**CHALLENGE 1**
In the issue about SIGPROF delivery, how much skew does the author see when profiling with runtime/pprof?

>> Begin QUOTED TEXT

New issue

Have a question about this project? Sign up for a free GitHub account to open an issue and contact its maintainers and the community.

By clicking “Sign up for GitHub”, you agree to our terms of service and privacy statement. We’ll occasionally send you account related emails.

Already on GitHub? Sign in to your account

runtime/pprof: details of Linux SIGPROF delivery may cause very skewed profiles #14434

Open
alk opened this Issue Feb 20, 2016 · 3 comments

Comments

Projects
None yet
6 participants
@alk

alk commented Feb 20, 2016

I've initially spotted this in gperftools as this affects all users of SIGPROF. The problem is that SIGPROF is delivered to process, which translates to "any thread that isn't blocking SIGROF". Luckily for us, in practice it becomes "thread that is running now". But if there are several running threads something within kernel is making it choose one thread more often than another.

The test program at https://gist.github.com/alk/568c0465f4f208196d8b makes it very easy to reproduce. This program spawns two goroutines that do nothing but burn CPU.

When profiled with perf:

$ perf record ./goprof-test; perf report

I see correct 50/50 division of profiling ticks between two goroutines, since on multicore machine go runtime runs two goroutines on two OS threads which kernel run in parallel on two different cores.

When profiling with runtime/pprof:

$ CPUPROFILE=goprof-test-prof ./goprof-test ; pprof --web ./goprof-test ./goprof-test-prof

I see as much skew as 80/20.

This is exactly same behavior that I've seen with gperftools (and google3's profiler).

For most programs it apparently doesn't matter. But for programs that have distinct pools of threads doing very different work, this may cause real problems. Particularly, I've seen this (with gperftools) to cause very skewed profiles for Couchbase's memcached binary where they have small pool of network worker threads and another pool of IO worker threads.

In gperftools I've implemented workaround which creates per-thread timers that "tick" on corresponding thread's cpu time. But I don't think it's scalable enough to be made default (and another problem but arguably specific for gperftools is that all threads have to call ProfilerRegisterThread again). You can see my implementation at: https://github.com/gperftools/gperftools/blob/master/src/profile-handler.cc (parts that are under HAVE_LINUX_SIGEV_THREAD_ID defined)

>> End QUOTED TEXT
>> Begin RECORDS SUPPLIED

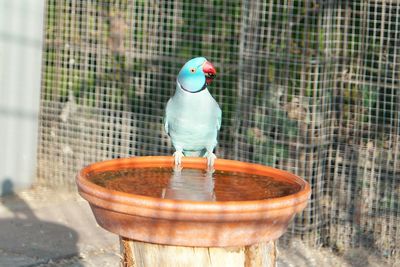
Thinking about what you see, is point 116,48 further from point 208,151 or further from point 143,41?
point 208,151

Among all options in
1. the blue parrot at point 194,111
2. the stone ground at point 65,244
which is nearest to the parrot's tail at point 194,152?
the blue parrot at point 194,111

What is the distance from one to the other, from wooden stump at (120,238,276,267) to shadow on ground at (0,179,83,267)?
2140 mm

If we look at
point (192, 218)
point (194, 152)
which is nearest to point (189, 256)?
point (192, 218)

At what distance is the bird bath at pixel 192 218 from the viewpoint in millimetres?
3012

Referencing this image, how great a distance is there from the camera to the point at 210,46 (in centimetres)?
620

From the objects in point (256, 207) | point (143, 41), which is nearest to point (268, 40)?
point (143, 41)

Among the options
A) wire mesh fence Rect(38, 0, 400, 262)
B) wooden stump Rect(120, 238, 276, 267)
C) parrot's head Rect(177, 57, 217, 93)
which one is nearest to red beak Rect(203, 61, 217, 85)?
parrot's head Rect(177, 57, 217, 93)

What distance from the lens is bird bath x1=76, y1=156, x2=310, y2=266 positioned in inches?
119

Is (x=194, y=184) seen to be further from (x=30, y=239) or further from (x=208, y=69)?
(x=30, y=239)

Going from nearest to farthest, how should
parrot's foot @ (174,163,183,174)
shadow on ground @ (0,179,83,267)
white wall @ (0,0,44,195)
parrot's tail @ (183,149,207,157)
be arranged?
1. parrot's foot @ (174,163,183,174)
2. parrot's tail @ (183,149,207,157)
3. shadow on ground @ (0,179,83,267)
4. white wall @ (0,0,44,195)

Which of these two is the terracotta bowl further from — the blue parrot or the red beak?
the red beak

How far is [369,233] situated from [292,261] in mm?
533

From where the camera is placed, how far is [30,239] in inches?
227

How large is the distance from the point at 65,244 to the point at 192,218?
9.41 ft
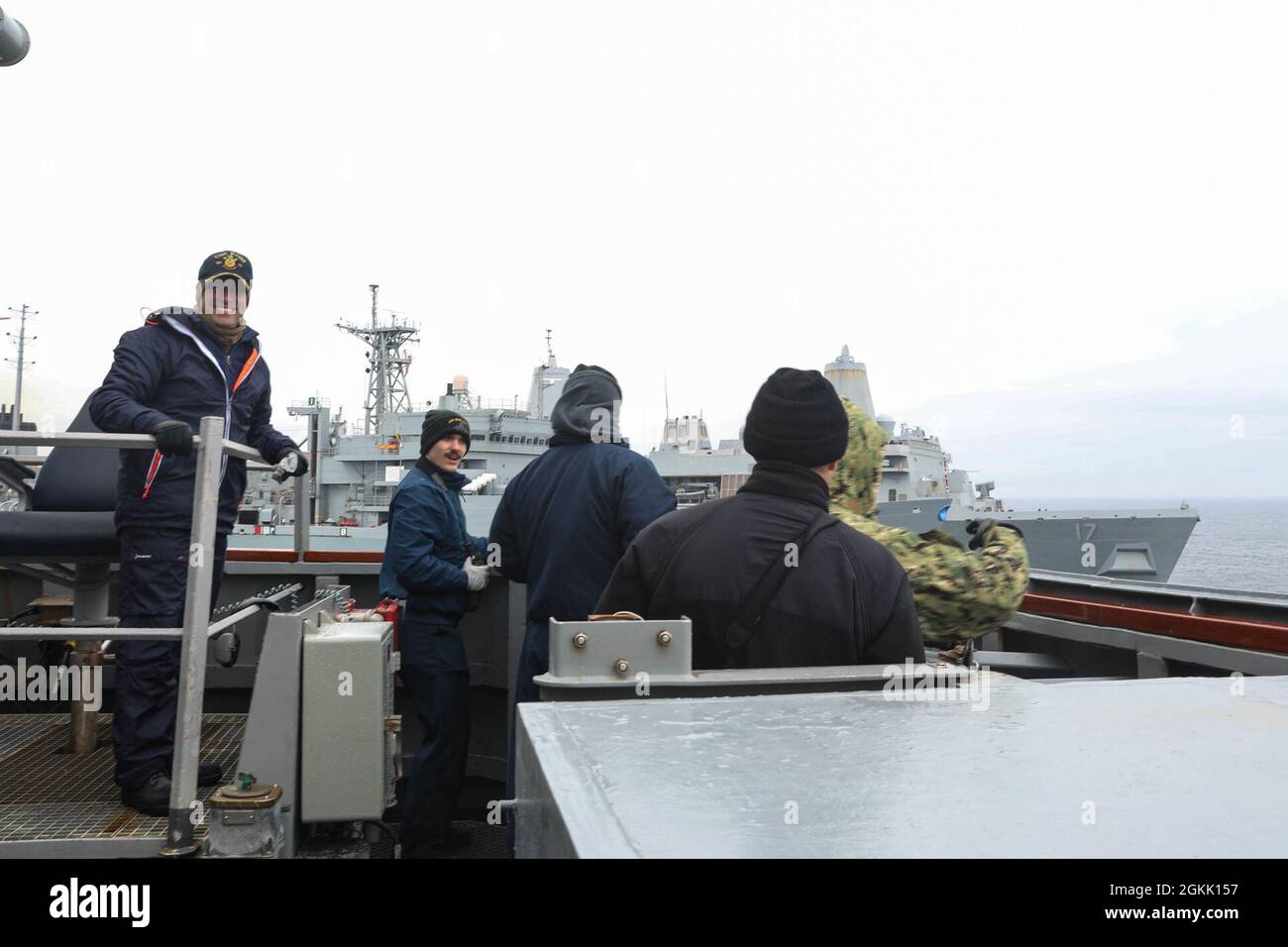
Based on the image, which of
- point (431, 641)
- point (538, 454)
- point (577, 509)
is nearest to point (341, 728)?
point (431, 641)

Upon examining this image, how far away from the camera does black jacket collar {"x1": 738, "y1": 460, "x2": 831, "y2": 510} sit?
241cm

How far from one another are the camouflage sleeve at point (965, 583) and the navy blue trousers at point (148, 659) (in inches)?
92.3

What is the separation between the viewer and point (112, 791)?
318 centimetres

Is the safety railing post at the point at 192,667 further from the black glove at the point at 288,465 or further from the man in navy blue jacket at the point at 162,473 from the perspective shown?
the black glove at the point at 288,465

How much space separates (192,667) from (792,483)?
173 cm

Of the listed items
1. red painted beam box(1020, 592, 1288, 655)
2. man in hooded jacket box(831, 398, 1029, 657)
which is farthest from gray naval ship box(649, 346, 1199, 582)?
man in hooded jacket box(831, 398, 1029, 657)

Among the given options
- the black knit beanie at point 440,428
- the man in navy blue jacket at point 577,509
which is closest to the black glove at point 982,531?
the man in navy blue jacket at point 577,509

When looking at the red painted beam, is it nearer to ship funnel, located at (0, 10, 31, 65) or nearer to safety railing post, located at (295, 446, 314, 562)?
safety railing post, located at (295, 446, 314, 562)

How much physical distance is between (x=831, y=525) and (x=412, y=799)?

>> End RECORDS SUPPLIED

**CHALLENGE 2**
Please copy out everything in the records from the line containing "How large is" down to the line containing "318 centimetres", leaving out the pictures.

**FULL ANSWER 1**
As much as 80/20.

**FULL ANSWER 2**
How large is the distance from the point at 65,244 to the point at 192,218?
9.41 ft
Based on the image, which of
- point (431, 641)
- point (538, 454)
- point (577, 509)
is nearest to point (341, 728)?
point (431, 641)

Upon examining this image, how far away from the camera does black jacket collar {"x1": 738, "y1": 460, "x2": 831, "y2": 510} sit?
241cm

How far from one another are the camouflage sleeve at point (965, 583) and the navy blue trousers at point (148, 659) (in inches)?
92.3

What is the separation between the viewer and point (112, 791)?
318 centimetres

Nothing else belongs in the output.